Reading passage ->

# # #

The handbook is focused on any content that GitLab team members need to do their job. For other content that might be useful, link to the other source.

Handbook guidelines

Please follow these guidelines and remind others of them.

How we use the guide every day

  1. Most guidelines in this handbook are meant to help, and unless otherwise stated, are meant to help more than being absolute rules. Don’t be afraid to do something because you don’t know the entire handbook, nobody does. Be gentle when reminding people about these guidelines. For example say, “It is not a problem, but next time please consider the following guideline from the handbook.”
  2. If you ask a question and someone answers with a link to the handbook, they do this because they want to help by providing more information. They may also be proud that we have the answer documented. It doesn’t mean that you should have read the entire handbook, nobody knows the entire handbook.
  3. If you need to ask a team member for help, please realize that there is a good chance the majority of the community also doesn’t know the answer. Be sure to document the answer to radiate this information to the whole community. After the question is answered, discuss where it should be documented and who will do it. You can remind other people of this request by asking “Who will document this?”
  4. When you discuss something in chat always try to link to a URL where relevant. For example, the documentation you have a question about or the page that answered your question. You can remind other people of this by asking “Can you please link?”
  5. Remember, the handbook is not what we hope to do, what we should formally do, or what we did months ago. It is what we do right now. Make sure you change the handbook in order to truly change a process. To propose a change to a process, make a merge request to change the handbook. Don’t use another channel to propose a handbook change (email, Google Doc, etc.).
  6. The handbook is the process. Any sections with names like ‘process’, ‘policies’, ‘best practices’, or ‘standard operating procedures’ are an indication of a deeper problem. This may indicate a duplication between a prose description of a process and a numbered list description of the same process that should be combined in one description of the process.
  7. When communicating something always include a link to the relevant (and up-to-date) part of the handbook instead of including the text in the email/chat/etc. You can remind other people of this by asking “Can you please link to the relevant part of the handbook?”
  8. Everyone can join the #handbook channel to stay up-to-date with changes to the handbook.

Screenshot the handbook instead of creating a presentation

Presentations are great for ephemeral content like group conversations and board presentations. Evergreen content like a leadership training should be based on the handbook. This is an important element of working handbook-first.

In the creation of presentations for evergreen content, please screenshot the handbook and provide links to displayed pages rather than copy and pasting content (or formatting a slide specifically to mirror handbook information). This approach shows a bias towards asynchronous communication, and rationale for this is below.

  1. It saves you the effort of needing to both update the handbook and create content for a presentation; the handbook is checked and improved as part of the preparation instead of extra work
  2. The handbook will stay up to date so people don’t look at an outdated information in a presentation
  3. Seeing screenshots will confirm to people the content is in the handbook and it is up to date there
  4. People get used to the structure of the handbook and can more easily find the relevant handbook section later on
  5. The content is open for everyone to contribute to when it is in the handbook
  6. The content is integrated with the rest of our processes and shown in context
  7. Many more people will consume the content on a webpage than a presentation because it is easier to search and link
  8. You’re helping other organizations and students around the work by giving them an example how we do it
  9. Also see some of the advantages of using our handbook

The presentation will look less polished, but the advantages outweigh that concern.

# # #

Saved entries
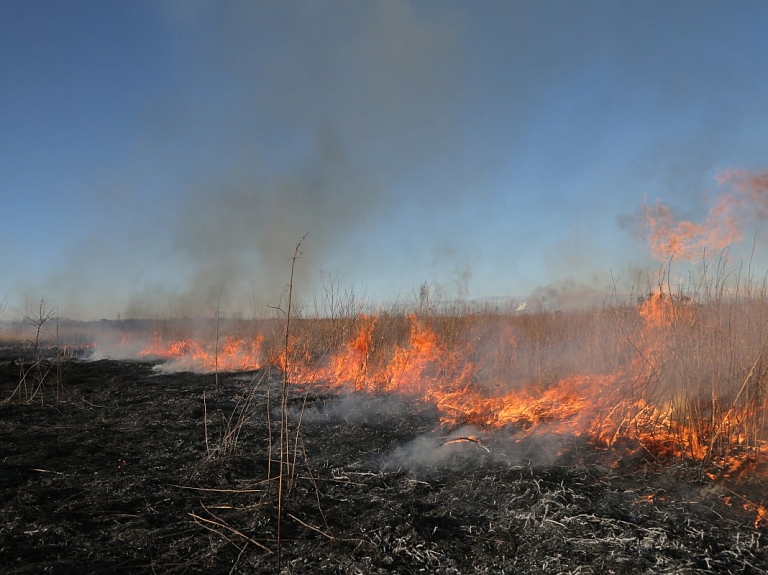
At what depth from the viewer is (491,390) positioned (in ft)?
27.8

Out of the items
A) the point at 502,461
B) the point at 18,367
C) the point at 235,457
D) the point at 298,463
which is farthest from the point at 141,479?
the point at 18,367

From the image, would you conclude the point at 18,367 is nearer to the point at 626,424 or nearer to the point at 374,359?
the point at 374,359

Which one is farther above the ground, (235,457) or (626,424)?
(626,424)

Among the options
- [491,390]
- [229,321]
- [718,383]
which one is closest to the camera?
[718,383]

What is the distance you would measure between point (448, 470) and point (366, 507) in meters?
1.28

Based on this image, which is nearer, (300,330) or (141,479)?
(141,479)

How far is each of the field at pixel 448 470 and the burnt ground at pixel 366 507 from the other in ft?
0.07

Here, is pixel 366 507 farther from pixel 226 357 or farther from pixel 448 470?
pixel 226 357

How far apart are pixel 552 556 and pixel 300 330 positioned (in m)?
10.3

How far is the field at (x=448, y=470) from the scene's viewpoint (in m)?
3.32

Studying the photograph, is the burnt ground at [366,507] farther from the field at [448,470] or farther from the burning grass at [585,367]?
the burning grass at [585,367]

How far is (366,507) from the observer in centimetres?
417

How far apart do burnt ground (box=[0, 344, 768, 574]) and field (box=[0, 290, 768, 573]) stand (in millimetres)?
21

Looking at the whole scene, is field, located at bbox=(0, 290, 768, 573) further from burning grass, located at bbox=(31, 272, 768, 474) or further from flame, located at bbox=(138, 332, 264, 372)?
flame, located at bbox=(138, 332, 264, 372)
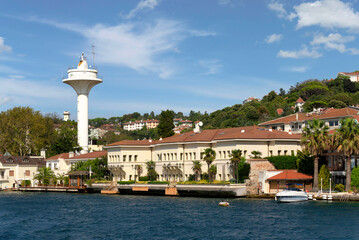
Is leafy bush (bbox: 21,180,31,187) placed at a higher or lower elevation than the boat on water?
higher

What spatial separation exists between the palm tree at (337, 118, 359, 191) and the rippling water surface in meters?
6.23

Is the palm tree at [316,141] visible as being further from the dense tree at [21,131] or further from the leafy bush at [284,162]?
the dense tree at [21,131]

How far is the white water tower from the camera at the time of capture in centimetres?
12531

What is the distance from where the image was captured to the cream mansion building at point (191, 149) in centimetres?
8469

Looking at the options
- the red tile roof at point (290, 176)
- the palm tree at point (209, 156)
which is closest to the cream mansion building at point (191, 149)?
the palm tree at point (209, 156)

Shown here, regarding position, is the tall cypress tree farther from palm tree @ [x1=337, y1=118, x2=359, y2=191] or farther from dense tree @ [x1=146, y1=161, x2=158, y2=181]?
palm tree @ [x1=337, y1=118, x2=359, y2=191]

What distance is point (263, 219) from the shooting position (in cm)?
5250

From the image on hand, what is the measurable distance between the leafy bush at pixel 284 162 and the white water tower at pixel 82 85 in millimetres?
56419

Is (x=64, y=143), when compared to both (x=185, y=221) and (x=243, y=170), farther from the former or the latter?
(x=185, y=221)

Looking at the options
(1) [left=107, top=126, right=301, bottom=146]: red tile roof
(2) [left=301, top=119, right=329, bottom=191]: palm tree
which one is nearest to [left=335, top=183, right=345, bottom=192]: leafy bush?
(2) [left=301, top=119, right=329, bottom=191]: palm tree

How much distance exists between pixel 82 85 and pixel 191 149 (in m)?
42.7

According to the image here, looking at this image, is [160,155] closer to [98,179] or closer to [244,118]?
[98,179]

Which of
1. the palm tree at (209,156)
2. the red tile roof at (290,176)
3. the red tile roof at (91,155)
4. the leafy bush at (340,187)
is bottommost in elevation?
the leafy bush at (340,187)

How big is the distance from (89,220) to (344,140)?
102 feet
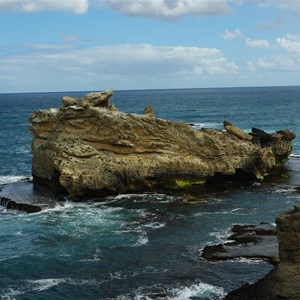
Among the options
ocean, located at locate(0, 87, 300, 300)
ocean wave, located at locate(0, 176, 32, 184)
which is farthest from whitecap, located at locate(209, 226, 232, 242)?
ocean wave, located at locate(0, 176, 32, 184)

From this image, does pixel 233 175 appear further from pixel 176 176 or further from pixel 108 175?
pixel 108 175

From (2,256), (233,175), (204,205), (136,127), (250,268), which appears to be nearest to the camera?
(250,268)

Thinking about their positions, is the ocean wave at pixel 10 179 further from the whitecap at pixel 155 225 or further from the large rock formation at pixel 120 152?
the whitecap at pixel 155 225

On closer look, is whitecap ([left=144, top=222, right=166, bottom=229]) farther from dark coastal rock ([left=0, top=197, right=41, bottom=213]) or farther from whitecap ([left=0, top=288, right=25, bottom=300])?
whitecap ([left=0, top=288, right=25, bottom=300])

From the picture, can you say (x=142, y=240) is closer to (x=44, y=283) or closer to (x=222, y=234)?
(x=222, y=234)

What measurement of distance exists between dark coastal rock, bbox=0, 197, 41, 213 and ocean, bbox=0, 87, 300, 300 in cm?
80

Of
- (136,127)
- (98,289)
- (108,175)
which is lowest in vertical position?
(98,289)

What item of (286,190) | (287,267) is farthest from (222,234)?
(286,190)

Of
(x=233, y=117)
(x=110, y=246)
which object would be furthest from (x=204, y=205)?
(x=233, y=117)

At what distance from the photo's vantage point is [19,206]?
52.2 meters

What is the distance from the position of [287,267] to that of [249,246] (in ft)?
37.2

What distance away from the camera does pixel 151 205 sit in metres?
52.7

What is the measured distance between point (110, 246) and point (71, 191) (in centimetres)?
1455

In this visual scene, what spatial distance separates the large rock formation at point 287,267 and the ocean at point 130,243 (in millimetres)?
4407
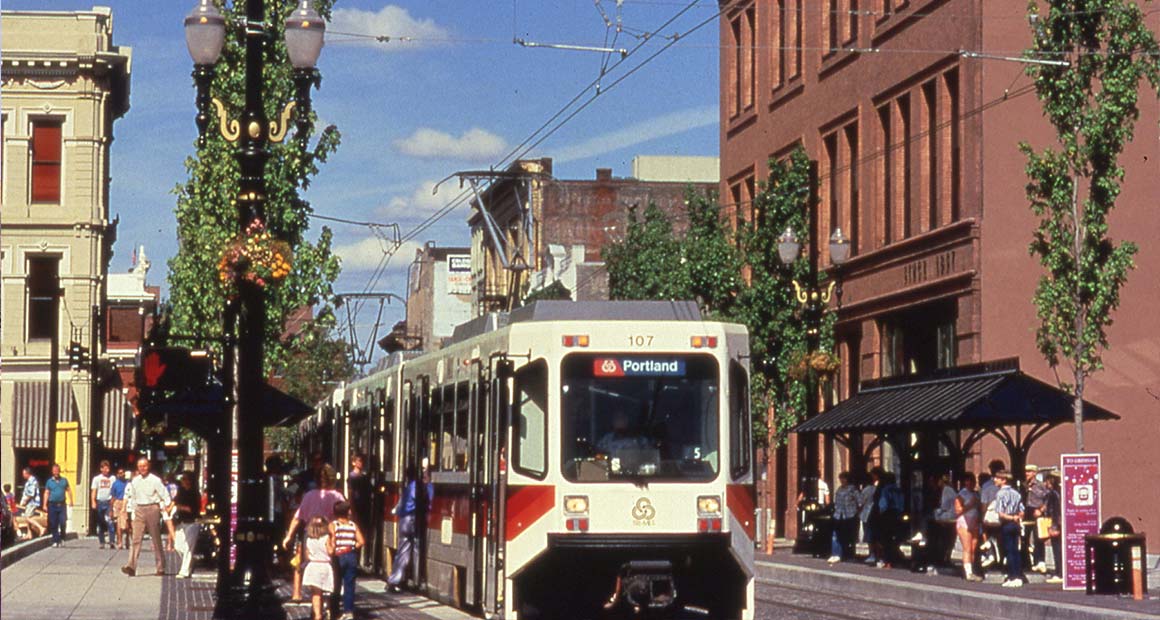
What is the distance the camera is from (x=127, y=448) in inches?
2421

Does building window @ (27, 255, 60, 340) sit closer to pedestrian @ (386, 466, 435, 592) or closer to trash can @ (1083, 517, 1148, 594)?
pedestrian @ (386, 466, 435, 592)

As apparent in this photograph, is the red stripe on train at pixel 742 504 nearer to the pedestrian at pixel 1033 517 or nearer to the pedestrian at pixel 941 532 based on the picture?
the pedestrian at pixel 1033 517

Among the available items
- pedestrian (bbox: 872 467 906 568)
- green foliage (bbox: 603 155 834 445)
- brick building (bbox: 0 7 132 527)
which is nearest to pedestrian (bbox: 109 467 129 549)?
brick building (bbox: 0 7 132 527)

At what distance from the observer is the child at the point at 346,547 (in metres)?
18.9

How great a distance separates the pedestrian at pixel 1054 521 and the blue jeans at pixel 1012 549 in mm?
967

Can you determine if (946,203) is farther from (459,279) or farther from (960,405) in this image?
(459,279)

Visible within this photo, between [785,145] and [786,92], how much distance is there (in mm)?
1394

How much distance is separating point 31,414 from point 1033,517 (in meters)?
34.1

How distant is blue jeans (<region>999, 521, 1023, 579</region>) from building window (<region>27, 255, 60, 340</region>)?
35614mm

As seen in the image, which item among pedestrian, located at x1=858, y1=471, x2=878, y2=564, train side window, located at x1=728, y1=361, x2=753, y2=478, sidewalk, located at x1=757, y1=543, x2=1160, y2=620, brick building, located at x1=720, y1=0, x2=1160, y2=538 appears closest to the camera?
train side window, located at x1=728, y1=361, x2=753, y2=478

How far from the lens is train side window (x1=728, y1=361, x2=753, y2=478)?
1788 centimetres

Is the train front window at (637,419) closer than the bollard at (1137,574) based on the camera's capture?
Yes

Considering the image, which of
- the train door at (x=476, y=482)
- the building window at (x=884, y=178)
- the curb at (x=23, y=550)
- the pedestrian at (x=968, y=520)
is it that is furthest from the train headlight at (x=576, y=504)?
the building window at (x=884, y=178)

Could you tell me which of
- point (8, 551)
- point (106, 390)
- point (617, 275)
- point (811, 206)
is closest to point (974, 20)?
point (811, 206)
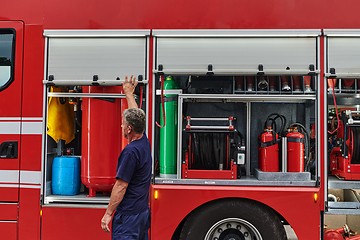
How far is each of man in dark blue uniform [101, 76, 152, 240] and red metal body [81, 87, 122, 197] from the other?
917 millimetres

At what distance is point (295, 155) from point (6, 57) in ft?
11.8

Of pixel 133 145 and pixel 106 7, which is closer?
pixel 133 145

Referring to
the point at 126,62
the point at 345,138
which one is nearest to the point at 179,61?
the point at 126,62

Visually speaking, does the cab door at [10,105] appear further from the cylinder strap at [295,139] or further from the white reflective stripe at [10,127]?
the cylinder strap at [295,139]

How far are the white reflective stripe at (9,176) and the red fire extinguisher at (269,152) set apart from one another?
9.44 ft

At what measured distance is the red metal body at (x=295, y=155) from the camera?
3061 mm

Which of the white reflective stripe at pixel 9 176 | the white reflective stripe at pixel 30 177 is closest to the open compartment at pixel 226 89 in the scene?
the white reflective stripe at pixel 30 177

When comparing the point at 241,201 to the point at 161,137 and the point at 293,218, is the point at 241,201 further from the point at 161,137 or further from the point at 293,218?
the point at 161,137

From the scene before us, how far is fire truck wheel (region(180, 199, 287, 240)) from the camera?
9.46 feet

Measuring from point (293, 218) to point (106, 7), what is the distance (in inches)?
124

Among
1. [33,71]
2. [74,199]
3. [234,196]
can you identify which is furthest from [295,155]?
[33,71]

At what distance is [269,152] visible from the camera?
3.17 m

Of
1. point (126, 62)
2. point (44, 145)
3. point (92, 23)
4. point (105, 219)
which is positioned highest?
point (92, 23)

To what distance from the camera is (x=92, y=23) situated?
10.0 ft
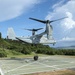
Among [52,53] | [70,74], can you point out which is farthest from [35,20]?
[70,74]

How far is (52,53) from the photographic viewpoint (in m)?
89.9

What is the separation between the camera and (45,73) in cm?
3822

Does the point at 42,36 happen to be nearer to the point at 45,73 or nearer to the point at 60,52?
the point at 60,52

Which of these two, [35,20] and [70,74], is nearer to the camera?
[70,74]

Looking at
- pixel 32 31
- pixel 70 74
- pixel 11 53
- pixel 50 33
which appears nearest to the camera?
pixel 70 74

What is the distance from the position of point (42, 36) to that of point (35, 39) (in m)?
2.30

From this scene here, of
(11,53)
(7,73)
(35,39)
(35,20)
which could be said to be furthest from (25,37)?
(7,73)

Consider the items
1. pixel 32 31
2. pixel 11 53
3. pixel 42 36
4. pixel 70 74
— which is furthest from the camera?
pixel 11 53

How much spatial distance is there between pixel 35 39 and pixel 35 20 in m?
6.96

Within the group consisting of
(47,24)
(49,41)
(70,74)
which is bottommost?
(70,74)

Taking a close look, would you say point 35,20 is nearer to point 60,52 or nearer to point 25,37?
point 25,37

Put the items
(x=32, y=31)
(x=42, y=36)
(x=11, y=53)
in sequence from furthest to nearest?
(x=11, y=53) → (x=32, y=31) → (x=42, y=36)

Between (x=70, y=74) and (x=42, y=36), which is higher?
(x=42, y=36)

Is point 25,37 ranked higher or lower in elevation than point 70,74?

# # #

Tasks to carry out ->
1: In the handbook guidelines text, do these statements agree with the text? Answer yes or no for each, and quote the words that decide it. (a) A process change should be proposed through a merge request to the handbook. (b) Presentations are the recommended basis for evergreen content such as leadership training. (c) Someone who answers your question with a handbook link expects you to have read the entire handbook.
2: Set down the passage of the handbook guidelines text from "6. The handbook" to "of the process." word for word.

Results of the tasks ->
1:
(a) Yes: "To propose a change to a process, make a merge request to change the handbook."
(b) No: "Evergreen content like a leadership training should be based on the handbook."
(c) No: "It doesn’t mean that you should have read the entire handbook, nobody knows the entire handbook."

2:
6. The handbook is the process. Any sections with names like ‘process’, ‘policies’, ‘best practices’, or ‘standard operating procedures’ are an indication of a deeper problem. This may indicate a duplication between a prose description of a process and a numbered list description of the same process that should be combined in one description of the process.